La crise n’aura pas eu la peau de l’apprentissage. Mais, derrière le chiffre record de contrats d’alternance signés en 2020 se cache un constat inquiétant : les jeunes les plus fragiles et les moins diplômés ne sont pas les premiers à en bénéficier.

"C’est dur d’avoir 20 ans en 2020" avait lancé le président de la république lors de l’annonce du deuxième confinement. et peu de sondages se risqueraient, encore aujourd’hui, à le démentir. Isolement, angoisse, précarité, etc. : les indicateurs ne sont pas bons. Selon une étude Elabe, réalisée pour le cercle des économistes, 77 % des 18-24 ans estiment ainsi que, depuis la guerre, les jeunes de leur âge n’ont jamais vécu une situation aussi difficile. Au point de se montrer fatalistes ? pas vraiment. plus des deux tiers jugent "la période difficile" mais sont convaincus "que l’on va s’en sortir". Il faut dire que le gouvernement n’a pas lésiné sur les moyens. plus de 9 milliards d’euros investis dans le plan "1 jeune, 1 solution" qui mobilise un ensemble de leviers, parmi lesquels des aides à l’embauche et à l’apprentissage. les primes prévues par ce dernier ont d’ailleurs été prolongées en l’état, soit 8 000 euros pour un apprenti majeur, 5 000 pour un mineur, jusqu’à fin 2021. La promesse est faite de ne laisser aucun jeune sur le bord de la route. Même les plus fragiles. Dans le cadre du plan "10 000 jeunes" annoncé par Gérald Darmanin, le ministère de l’Intérieur entend former 1 500 apprentis supplémentaires au sein de ses services.

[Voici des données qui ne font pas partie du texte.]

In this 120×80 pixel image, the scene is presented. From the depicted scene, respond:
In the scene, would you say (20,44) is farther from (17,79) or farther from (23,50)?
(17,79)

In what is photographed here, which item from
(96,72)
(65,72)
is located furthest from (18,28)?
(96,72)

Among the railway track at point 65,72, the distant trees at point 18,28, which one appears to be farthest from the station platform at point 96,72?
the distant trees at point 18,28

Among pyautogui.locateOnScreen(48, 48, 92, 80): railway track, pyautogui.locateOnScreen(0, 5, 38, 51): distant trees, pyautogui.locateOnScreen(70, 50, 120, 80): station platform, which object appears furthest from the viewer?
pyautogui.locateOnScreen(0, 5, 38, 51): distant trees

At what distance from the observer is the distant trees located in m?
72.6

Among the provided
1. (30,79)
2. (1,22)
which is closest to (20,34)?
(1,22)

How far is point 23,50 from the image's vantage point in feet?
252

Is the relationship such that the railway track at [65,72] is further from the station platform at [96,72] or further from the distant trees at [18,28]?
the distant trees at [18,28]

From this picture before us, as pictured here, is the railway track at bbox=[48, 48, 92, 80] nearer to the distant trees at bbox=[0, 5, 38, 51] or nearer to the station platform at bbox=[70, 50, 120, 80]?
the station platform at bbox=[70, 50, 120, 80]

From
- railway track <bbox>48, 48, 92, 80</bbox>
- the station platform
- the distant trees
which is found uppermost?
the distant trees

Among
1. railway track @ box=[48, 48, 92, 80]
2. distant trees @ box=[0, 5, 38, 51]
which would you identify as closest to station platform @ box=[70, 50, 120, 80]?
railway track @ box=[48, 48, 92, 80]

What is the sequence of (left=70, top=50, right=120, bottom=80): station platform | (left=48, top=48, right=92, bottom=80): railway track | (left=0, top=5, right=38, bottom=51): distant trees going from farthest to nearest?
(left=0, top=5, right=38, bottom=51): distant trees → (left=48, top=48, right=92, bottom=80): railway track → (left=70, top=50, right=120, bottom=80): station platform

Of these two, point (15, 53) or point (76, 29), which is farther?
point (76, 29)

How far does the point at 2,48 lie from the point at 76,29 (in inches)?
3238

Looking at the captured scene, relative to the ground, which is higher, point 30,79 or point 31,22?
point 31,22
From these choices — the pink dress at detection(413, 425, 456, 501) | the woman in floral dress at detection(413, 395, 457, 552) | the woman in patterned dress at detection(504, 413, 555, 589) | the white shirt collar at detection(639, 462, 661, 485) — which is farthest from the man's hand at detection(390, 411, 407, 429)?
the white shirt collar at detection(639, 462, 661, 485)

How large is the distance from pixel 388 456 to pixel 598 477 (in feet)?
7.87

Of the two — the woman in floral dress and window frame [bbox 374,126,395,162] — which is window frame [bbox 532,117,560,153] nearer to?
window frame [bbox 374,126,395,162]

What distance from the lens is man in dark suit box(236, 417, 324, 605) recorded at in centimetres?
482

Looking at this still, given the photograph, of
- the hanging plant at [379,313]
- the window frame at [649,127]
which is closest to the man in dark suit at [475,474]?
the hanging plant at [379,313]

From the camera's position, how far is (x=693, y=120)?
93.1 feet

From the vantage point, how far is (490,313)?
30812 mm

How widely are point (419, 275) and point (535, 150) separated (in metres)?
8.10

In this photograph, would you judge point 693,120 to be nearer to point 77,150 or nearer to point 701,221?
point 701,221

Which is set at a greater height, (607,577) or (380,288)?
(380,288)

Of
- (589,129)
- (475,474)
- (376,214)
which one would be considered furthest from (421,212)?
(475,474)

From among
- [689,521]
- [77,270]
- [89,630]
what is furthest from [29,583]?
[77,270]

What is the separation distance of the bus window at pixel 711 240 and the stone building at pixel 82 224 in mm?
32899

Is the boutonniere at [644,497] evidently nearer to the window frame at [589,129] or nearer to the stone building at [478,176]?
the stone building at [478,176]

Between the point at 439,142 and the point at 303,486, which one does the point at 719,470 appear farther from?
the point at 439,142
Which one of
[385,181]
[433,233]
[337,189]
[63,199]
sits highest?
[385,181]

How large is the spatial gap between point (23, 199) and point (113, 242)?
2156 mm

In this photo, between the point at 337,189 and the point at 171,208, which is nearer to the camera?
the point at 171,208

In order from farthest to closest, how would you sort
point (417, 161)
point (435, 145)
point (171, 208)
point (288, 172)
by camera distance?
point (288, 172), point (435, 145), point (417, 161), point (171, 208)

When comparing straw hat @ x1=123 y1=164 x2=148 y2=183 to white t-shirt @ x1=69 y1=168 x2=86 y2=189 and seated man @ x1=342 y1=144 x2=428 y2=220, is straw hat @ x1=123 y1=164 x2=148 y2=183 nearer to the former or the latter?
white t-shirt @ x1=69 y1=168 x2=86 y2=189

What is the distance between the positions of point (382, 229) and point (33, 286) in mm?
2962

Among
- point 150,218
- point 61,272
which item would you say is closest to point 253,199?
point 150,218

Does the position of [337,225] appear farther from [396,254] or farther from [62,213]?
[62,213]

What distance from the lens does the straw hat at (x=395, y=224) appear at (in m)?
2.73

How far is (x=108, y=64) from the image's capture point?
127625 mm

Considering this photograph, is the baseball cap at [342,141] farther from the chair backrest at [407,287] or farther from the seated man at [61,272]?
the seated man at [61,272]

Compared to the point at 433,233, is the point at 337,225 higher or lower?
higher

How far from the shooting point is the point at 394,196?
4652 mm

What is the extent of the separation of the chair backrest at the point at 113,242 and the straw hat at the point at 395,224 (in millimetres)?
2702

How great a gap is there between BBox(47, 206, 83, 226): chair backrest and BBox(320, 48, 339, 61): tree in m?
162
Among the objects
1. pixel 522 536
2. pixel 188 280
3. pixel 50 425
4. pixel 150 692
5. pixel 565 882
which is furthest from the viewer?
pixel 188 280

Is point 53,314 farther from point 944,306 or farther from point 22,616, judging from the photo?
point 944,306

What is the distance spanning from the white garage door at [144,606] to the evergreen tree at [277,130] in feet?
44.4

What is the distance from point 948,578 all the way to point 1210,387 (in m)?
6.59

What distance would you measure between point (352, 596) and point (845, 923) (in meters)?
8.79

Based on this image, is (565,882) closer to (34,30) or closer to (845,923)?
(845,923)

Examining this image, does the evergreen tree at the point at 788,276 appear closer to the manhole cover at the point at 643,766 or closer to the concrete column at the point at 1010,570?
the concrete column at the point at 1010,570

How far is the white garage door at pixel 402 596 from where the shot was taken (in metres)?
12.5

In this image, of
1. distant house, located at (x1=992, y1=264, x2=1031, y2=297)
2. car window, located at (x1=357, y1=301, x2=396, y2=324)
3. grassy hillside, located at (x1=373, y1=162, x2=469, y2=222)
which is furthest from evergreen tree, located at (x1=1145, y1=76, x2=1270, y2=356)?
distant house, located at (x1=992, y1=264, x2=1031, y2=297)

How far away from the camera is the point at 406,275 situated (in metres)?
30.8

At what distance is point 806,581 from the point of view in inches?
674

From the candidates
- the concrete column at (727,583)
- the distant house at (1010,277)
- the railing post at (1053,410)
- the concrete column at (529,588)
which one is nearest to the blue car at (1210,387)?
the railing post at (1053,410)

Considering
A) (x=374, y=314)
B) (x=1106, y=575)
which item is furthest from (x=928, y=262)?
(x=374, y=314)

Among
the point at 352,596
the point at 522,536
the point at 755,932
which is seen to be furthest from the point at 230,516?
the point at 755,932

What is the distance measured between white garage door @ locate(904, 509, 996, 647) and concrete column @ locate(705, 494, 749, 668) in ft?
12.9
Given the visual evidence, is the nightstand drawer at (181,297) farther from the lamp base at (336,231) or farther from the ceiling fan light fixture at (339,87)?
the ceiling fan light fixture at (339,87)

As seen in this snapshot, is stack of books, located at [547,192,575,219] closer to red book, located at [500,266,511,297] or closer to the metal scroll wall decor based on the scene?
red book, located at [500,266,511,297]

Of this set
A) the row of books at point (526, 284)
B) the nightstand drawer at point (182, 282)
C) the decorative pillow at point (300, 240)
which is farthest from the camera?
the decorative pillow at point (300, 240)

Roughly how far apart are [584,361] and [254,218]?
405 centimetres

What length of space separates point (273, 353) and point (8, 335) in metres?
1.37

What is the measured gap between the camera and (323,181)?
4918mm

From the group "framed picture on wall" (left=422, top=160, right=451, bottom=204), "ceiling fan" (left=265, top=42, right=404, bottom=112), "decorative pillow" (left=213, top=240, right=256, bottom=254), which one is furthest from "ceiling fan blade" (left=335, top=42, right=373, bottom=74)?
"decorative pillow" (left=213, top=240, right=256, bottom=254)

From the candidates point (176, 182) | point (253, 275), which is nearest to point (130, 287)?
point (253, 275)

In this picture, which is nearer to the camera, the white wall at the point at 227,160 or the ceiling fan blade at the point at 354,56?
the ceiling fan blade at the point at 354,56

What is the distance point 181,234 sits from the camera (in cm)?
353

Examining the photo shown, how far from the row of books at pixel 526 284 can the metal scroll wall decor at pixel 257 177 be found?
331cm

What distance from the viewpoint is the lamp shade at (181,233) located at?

2020 : une année millésime

Cette multitude d’actions explique, en partie, les très bons chiffres de l’apprentissage en 2020. En effet, la crise sanitaire n’a pas eu raison de la dynamique de libéralisation engagée par la loi du 5 septembre 2018. malgré l’enseignement à distance ou la mise à l’arrêt de certains secteurs, les CFA ont accompli leur révolution digitale. Autre reconversion réussie ? Celle des contrats professionnels. l’an dernier, 60 000 places en alternance nouvellement créées ont pris la forme de l’apprentissage. Au total, plus de 500 000 contrats ont été signés, dont 495 000 dans le secteur privé.Comme pour toute donnée chiffrée, nuance et rigueur doivent guider l’interprétation de ces excellents résultats. Bien sûr, des disparités entre les domaines d’activité existent, mais également entre les régions. En tête de peloton ? L’île-de-France, l’Auvergne-Rhône-Alpes et l’Occitanie qui, selon les chiffres communiqués en février dernier par le ministère du Travail, enregistrent, à elles trois, 209 736 signatures. Toutes les entreprises participent au  "boom de l’apprentissage" avec, néanmoins, une toujours grande prépondérance des TPE et des PME, à l’origine de 77 % des contrats.

Verre à moitié plein

Côté jeunes aussi, l’homogénéité du public concerné est de mise. Mais, elle a de quoi inquiéter davantage. En effet, observe Pierre Cahuc, professeur d’économie à Sciences Po, dans une tribune publiée par des confrères, les formations de niveau CAP et BEP ne représentent que 26 % de l’apprentissage contre 67 % en 2000. Mal vu, l’apprentissage serait donc pourtant "l’apanage des jeunes préparant un diplôme de l’enseignement supérieur, qui compte pour 57,5 % des contrats signés".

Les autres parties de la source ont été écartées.